### Text section
======

Solid Has the Most Spacious Pores

NANOMATERIALS

One could say that mil-101 is mostly nothing, but that's saying a lot: MIL-101 is a new, unusually porous material whose unit cell has an unprecedented volume of about 702,000 ų, meaning that the solid is about 90% empty space once the solvent molecules normally filling its pores are removed. It also boasts pores that are 29 or 34 Å across and an internal surface area of 5,900 m²/g (Science 2005, 309, 2040).

"A tablespoon of MIL-101 has the surface area of a half-dozen football fields, or about seven times the area of the most catalytically effective zeolites," notes a Science commentary authored by professors Joseph T. Hupp and Kenneth R. Poeppelmeier of Northwestern University's chemistry department.

For comparison, cloverite has held the record since 1991 for the largest pores (close to 30 Å across), but its cell volume is only about 125,000 ų.

======

### Task material

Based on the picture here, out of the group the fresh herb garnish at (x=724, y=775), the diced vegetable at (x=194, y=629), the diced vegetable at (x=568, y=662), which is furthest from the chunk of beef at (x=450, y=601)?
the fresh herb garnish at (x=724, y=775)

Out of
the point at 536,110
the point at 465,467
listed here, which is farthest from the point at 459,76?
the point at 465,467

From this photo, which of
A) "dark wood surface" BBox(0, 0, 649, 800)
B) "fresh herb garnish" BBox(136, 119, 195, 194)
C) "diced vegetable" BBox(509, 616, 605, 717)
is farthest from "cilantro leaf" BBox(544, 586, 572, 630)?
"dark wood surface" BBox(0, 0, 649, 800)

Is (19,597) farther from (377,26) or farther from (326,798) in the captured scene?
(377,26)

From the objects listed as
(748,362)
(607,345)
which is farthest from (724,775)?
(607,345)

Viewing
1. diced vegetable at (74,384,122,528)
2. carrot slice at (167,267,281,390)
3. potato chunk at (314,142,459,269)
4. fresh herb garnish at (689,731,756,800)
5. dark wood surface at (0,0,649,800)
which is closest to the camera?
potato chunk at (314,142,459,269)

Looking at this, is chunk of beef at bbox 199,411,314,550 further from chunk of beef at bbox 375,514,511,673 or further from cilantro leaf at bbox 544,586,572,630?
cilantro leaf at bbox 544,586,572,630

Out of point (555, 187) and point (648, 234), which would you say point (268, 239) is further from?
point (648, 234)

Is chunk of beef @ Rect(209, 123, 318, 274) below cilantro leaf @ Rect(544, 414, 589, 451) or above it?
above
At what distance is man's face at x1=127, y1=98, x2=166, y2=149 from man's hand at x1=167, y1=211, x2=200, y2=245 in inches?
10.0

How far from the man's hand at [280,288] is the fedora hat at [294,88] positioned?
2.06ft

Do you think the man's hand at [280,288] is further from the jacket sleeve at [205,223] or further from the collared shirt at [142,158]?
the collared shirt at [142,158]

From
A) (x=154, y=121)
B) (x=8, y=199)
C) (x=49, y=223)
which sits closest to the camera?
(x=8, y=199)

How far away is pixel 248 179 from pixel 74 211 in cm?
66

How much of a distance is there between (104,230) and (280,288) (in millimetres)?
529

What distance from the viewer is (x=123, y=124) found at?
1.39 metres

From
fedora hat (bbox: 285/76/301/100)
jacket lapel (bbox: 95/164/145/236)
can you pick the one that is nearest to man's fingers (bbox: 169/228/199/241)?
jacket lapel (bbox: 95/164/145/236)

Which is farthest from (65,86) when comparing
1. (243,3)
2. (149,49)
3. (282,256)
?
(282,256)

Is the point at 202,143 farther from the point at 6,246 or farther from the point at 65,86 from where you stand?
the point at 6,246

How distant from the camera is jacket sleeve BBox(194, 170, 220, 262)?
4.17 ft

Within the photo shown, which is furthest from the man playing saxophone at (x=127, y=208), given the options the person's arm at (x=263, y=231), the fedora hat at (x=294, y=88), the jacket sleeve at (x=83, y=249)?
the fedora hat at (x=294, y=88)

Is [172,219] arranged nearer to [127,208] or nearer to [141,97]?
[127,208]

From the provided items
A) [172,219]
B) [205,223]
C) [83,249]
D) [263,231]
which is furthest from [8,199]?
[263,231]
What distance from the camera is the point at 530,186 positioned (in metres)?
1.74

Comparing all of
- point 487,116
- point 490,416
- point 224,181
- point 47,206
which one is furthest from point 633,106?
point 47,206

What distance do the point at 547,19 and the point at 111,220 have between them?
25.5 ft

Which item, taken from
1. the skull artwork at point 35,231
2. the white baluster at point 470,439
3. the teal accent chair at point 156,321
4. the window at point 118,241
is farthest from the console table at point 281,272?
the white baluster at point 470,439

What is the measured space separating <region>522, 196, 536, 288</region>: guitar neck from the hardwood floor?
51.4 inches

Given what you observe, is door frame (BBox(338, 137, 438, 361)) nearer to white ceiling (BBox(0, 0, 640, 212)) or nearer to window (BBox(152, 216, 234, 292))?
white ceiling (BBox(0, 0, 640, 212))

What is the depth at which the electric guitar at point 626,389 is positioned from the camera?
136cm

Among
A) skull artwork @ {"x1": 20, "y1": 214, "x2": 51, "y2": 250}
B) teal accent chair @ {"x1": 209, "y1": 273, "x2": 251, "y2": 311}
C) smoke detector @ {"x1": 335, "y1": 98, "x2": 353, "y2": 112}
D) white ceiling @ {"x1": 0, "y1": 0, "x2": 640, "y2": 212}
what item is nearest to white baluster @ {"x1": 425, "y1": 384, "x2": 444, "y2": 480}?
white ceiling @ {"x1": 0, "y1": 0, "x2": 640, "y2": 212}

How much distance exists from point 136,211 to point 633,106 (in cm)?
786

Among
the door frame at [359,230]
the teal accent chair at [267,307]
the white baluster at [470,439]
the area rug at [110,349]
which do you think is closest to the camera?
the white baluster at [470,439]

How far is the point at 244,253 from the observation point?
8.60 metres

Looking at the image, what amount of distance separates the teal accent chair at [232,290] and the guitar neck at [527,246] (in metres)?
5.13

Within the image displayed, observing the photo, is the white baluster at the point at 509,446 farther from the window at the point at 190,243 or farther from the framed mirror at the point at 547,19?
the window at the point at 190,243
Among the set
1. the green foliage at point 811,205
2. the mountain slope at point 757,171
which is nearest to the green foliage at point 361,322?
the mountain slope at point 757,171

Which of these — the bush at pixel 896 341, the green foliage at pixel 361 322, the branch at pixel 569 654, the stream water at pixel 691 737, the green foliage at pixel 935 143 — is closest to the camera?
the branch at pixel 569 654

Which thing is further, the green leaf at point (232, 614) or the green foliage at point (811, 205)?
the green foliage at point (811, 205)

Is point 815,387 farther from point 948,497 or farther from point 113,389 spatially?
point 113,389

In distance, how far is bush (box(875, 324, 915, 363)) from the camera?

======

### Work to do
A - Summarize the MIL-101 article in two sentences.
B - Count the lines of the records that contain the string "dark", treating case as significant, and give only the number.
The MIL-101 article has no connection to the records.

### Answers to each task
A - MIL-101 is a new, unusually porous solid whose unit cell has a volume of about 702,000 ų, making it about 90% empty space once solvent is removed from its pores, which are 29 or 34 Å across, with an internal surface area of 5,900 m²/g. A Science commentary says a tablespoon of it has the surface area of a half-dozen football fields, while cloverite, which has held the record for the largest pores since 1991, has a cell volume of only about 125,000 ų.

B - 3